Nun stehen dieser “Helden” im Verdacht “Mitwisser” zu sein. Leider kann sie niemand befragen, weil sie untergetaucht sind. Dass das nicht so ganz abwegig scheint, ist schon daran zu messen, dass diese Syrer miteinander befreundet waren. Inklusive Übernachtung versteht sich.

Karla Kuhn / 16.10.2016

Die ganze Sache ist für mich sehr undurchsichtig. Abgesehen davon ist es Pflicht eines jeden Bürgers, wenn möglich, Straftaten zu vereiteln.  Da sollen sich doch bitte alle die Menschen beim BP melden, die in der Vergangenheit ähnliche Taten vollbracht haben aber noch immer ohne Orden sind. Wie schreibt Sarrazin ? Recht hat er !!

Gerd Hoffmann / 15.10.2016

Nun soll mir noch einer sagen Bürgerwehren bewährten sich nicht.

Rolf Permeier / 15.10.2016

Die Schlagzeile “Syrer lösen Problem, das wir ohne sie nicht hätten” werde ich im Zusammenhang mit dem geschnappten Terroristen von Chemnitz wohl nicht mehr lesen.
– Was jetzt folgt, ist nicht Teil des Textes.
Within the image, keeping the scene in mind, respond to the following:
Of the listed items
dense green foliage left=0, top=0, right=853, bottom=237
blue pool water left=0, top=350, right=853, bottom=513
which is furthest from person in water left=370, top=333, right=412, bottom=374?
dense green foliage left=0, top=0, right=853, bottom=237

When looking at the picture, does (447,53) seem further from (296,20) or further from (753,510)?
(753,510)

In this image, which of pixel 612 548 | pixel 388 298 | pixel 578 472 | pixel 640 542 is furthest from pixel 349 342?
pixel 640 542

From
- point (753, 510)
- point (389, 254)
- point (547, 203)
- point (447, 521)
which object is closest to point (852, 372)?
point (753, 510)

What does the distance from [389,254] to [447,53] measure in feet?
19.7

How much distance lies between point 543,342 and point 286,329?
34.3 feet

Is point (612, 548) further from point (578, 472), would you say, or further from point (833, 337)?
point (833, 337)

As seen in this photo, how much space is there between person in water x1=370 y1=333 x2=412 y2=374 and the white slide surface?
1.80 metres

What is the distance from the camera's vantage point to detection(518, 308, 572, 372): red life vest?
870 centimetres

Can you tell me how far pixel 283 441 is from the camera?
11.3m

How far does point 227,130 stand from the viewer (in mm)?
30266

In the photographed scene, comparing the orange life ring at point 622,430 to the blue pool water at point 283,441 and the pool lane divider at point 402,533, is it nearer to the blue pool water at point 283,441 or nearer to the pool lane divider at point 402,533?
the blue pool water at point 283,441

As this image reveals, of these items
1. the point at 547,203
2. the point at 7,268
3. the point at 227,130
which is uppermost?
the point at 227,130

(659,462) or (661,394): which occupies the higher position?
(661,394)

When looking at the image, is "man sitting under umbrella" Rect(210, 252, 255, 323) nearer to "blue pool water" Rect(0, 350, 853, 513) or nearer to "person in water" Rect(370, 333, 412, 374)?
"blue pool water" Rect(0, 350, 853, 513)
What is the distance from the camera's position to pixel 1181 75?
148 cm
Sebastian Brant / 15.10.2016

Der Vorfall bleibt nach wie vor undurchsichtig, wie das gestellte Foto (an dem sichtlich retuschiert wurde) von der „Festnahme“ eines Bösen durch zwei Gute. Der Fake-Charakter der Geschichte ist auch nicht neu, wie die Legenden von den hohen runden Summen in Geldbörsen findenden Flüchtlingen. Es besteht nun die Gefahr, eines „jetzt erst recht“, bei der willkürlichen Zuwanderung. Die Verwischung von legal und illegal, von Un- oder Terrorverdächtigen, letztlich von Islam und Islamismus. Die dadurch entstandenen Probleme lösen sich jetzt von selbst. Je größer die Masse der Problemverursacher wird, umso größer auch die der Problemlöser. Deutschland als Regulativ der Probleme der Restwelt.

Frank Stricker / 15.10.2016

Ich fürchte, wenn man die Quote von zwei “guten Syrern” auf einen “bösen Syrer” fürs ganze Land hochrechnen würde, dann stehen uns aber demnächst so was von lustigen Zeiten ins Haus. Die Art und Weise wie die real existierenden Flüchtlingsprobleme von ofizieller Seite klein und schöngeredet werden ist schon atemberaubend. Die mindestens 40 Milliarden pro Jahr werden offensichtlich aus der Portokasse bezahlt, oder wie Angela Merkel es gerne ausdrückt. aus “Überschüssen”. Doch woher kommen die” Überschüsse”?. Hat Angela Merkel unterm Kanzleramt den Schatz der Inka entdeckt oder das Bernsteinzimmer, oder gar beides ?  Wahrscheinlich ist hier jedoch mal wieder der relativ gutverdienende. steuerzahlende deutsche Facharbeiter gefragt. Schönen Dank Mutti !!

Dietrich Herrmann / 15.10.2016

Dass so seicht denkende Möchtegern-Politiker den Syrern das BVK verleihen wollten, passt ins Bild, dass ziemlich viele Nieten da in Berlin agieren. Einem Muslim ein Kreuz umhängen - schon das ist wohl eine krasse Idee. Da sollte man doch viel lieber den neuen Orden Bundesverdienst-Halbmond erfinden…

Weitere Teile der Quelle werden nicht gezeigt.